The new playground at The Battery opened this morning with some fanfare — lots of elected officials, speeches and a bunch of lucky kids who had their run of the place. (The fact that it was 60 degrees in December did not go unnoticed.)
There’s a stage for puppet shows, a carpeted bowl for rolling and running, lots of ways to get up high and built-in houses for pretend play. The (gorgeous) slides are granite from the Adirondacks (1.4 billion years old!), and there are telescopes, chimes, rock paths and rope ladders to be discovered in surprising places.
All the activities are lining the access road to the park — where the Citi Bike docks are — which means you enter into a big open, unprogrammed plaza, which had a relaxing affect on me as an adult, and then allows the play structures to look out over the park and into the harbor. (It also means if you stand with your back to the gate, you can scan the whole park for your kid.) There’s lots of changes in elevation, and there’s much more there to play on and with than meets the eye, once you or your charge starts meandering through.
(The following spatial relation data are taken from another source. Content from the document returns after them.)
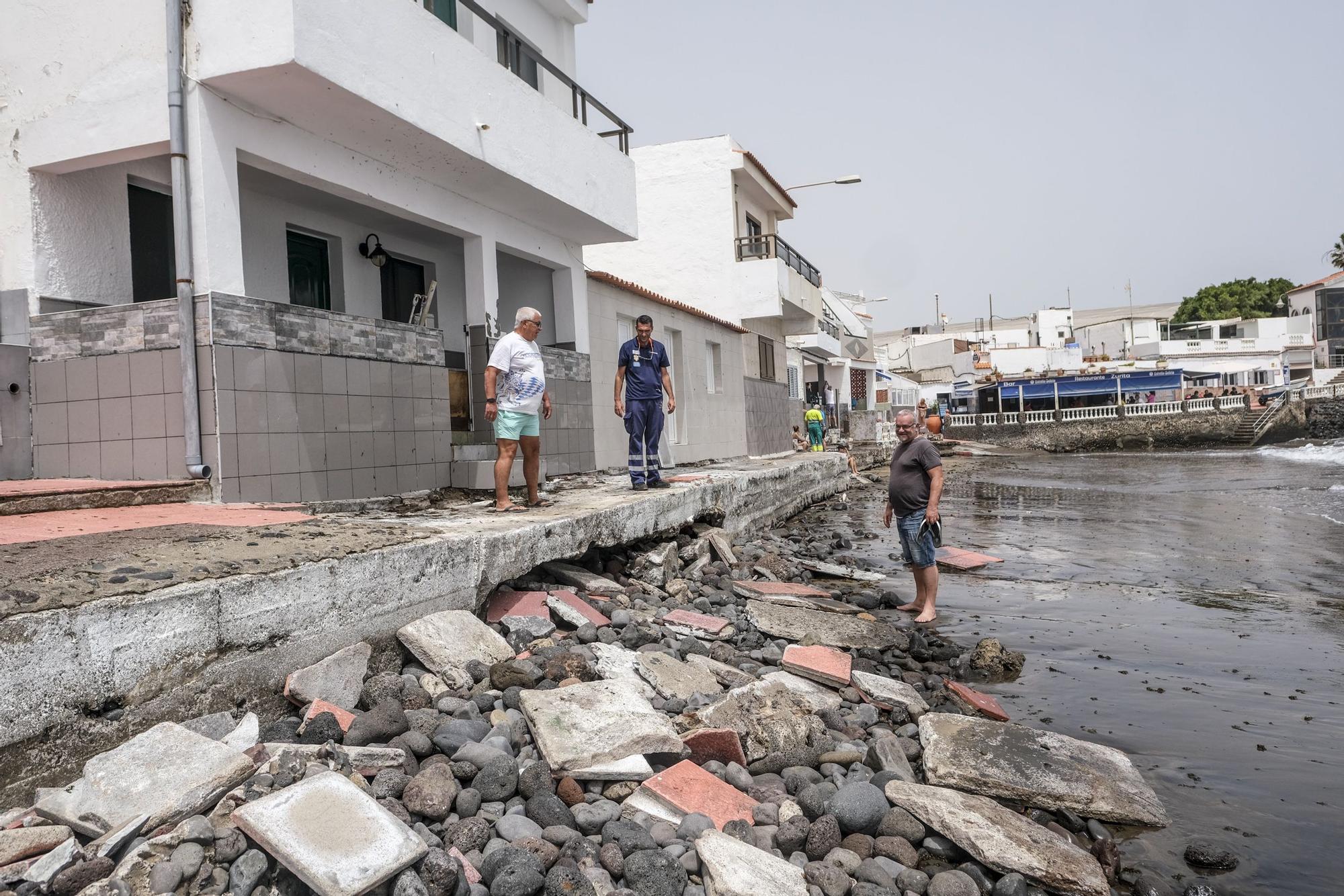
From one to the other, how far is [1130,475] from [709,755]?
87.1 ft

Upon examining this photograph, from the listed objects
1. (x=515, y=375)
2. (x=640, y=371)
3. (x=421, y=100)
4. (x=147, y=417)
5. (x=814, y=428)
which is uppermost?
(x=421, y=100)

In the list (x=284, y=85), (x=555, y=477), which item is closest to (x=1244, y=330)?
(x=555, y=477)

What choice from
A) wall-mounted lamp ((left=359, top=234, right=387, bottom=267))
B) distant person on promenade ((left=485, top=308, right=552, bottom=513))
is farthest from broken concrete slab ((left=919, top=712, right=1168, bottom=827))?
wall-mounted lamp ((left=359, top=234, right=387, bottom=267))

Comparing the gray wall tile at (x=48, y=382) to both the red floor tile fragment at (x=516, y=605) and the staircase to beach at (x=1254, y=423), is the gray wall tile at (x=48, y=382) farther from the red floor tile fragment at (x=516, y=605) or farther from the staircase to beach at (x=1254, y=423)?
the staircase to beach at (x=1254, y=423)

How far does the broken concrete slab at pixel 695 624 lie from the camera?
5324 mm

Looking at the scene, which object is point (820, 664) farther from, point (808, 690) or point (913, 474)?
point (913, 474)

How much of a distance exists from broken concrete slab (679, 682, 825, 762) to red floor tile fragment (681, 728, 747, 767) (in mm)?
85

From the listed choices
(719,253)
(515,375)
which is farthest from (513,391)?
(719,253)

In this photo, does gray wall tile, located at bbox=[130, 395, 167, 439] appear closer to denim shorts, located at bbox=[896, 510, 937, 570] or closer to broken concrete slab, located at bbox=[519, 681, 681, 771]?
broken concrete slab, located at bbox=[519, 681, 681, 771]

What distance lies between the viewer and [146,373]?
19.4 feet

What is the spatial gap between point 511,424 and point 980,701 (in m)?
3.78

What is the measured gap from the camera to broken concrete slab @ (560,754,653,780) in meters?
3.10

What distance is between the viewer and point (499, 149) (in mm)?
8469

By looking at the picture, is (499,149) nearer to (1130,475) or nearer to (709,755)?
(709,755)
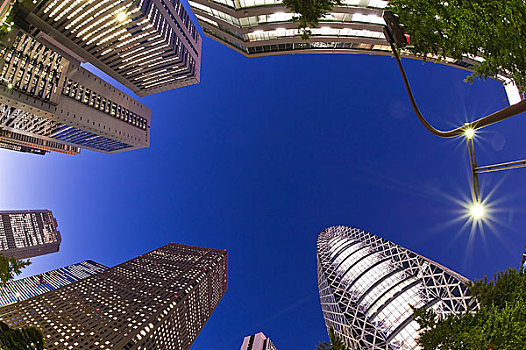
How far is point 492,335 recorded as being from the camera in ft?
31.7

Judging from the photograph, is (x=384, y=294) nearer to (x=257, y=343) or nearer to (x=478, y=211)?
(x=478, y=211)

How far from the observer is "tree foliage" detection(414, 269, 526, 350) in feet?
30.8

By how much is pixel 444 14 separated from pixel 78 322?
4586 inches

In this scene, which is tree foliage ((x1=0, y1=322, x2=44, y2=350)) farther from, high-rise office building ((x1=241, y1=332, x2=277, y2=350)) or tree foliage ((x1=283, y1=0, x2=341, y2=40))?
high-rise office building ((x1=241, y1=332, x2=277, y2=350))

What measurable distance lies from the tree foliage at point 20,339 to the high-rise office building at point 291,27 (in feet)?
101

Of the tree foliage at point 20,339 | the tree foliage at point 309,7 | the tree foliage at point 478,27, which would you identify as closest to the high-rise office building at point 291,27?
the tree foliage at point 309,7

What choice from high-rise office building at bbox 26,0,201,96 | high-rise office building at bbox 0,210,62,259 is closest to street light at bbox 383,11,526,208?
high-rise office building at bbox 26,0,201,96

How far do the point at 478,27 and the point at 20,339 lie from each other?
32023 mm

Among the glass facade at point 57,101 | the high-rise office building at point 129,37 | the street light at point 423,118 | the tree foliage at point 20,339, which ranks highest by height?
the high-rise office building at point 129,37

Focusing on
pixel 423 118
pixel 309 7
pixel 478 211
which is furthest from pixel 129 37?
pixel 478 211

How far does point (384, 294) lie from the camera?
122 ft

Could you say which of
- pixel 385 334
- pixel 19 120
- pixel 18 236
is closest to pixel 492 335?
pixel 385 334

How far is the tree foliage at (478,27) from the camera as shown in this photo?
29.2 ft

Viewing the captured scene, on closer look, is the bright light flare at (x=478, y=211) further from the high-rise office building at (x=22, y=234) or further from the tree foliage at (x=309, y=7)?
the high-rise office building at (x=22, y=234)
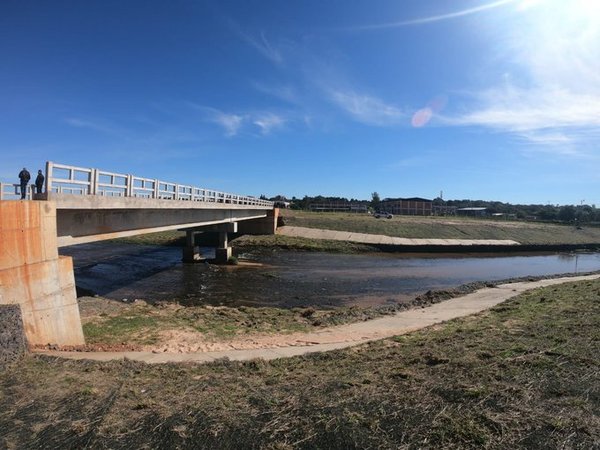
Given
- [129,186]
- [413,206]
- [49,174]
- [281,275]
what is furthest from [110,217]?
[413,206]

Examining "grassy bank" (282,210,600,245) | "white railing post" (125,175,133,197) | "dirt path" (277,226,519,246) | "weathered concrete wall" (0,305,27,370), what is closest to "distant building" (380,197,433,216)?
"grassy bank" (282,210,600,245)

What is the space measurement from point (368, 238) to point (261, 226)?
16.9m

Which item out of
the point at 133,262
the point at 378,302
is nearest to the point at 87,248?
the point at 133,262

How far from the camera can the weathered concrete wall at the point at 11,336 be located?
9.08 meters

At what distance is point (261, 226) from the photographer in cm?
6719

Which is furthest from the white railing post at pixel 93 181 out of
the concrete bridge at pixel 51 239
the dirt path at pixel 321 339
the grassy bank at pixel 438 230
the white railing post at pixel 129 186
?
the grassy bank at pixel 438 230

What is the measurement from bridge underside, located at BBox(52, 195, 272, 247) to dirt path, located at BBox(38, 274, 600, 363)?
20.5 feet

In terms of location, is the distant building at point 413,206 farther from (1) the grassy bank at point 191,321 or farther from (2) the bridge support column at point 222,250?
(1) the grassy bank at point 191,321

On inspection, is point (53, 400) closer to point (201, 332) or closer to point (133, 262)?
point (201, 332)

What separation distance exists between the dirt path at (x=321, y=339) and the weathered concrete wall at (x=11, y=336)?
1329mm

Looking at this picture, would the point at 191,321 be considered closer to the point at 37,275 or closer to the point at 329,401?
the point at 37,275

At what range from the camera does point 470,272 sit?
42312 millimetres

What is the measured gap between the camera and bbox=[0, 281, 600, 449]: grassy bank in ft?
18.2

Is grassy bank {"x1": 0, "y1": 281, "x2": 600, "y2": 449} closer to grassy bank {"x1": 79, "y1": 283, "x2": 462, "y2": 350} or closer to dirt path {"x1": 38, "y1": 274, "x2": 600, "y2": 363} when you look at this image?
dirt path {"x1": 38, "y1": 274, "x2": 600, "y2": 363}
I loved the reflective, stamped metal shade structures — my guess is they will need more of them.
The playground was designed (by Starr Whitehouse — Tribecan Laura Starr and designer Jeffrey Poor are below) to be flood proof and has a kind of brutalist style, with poured concrete walls and geometric platforms.
It’s really worth a visit, even if you are not there to play.
It’s a great design and such a relief to not see the cookie cutter playgrounds now dotting the country.
What a great thing to have open right when we’re not doing inside playdates again. My son is thrilled!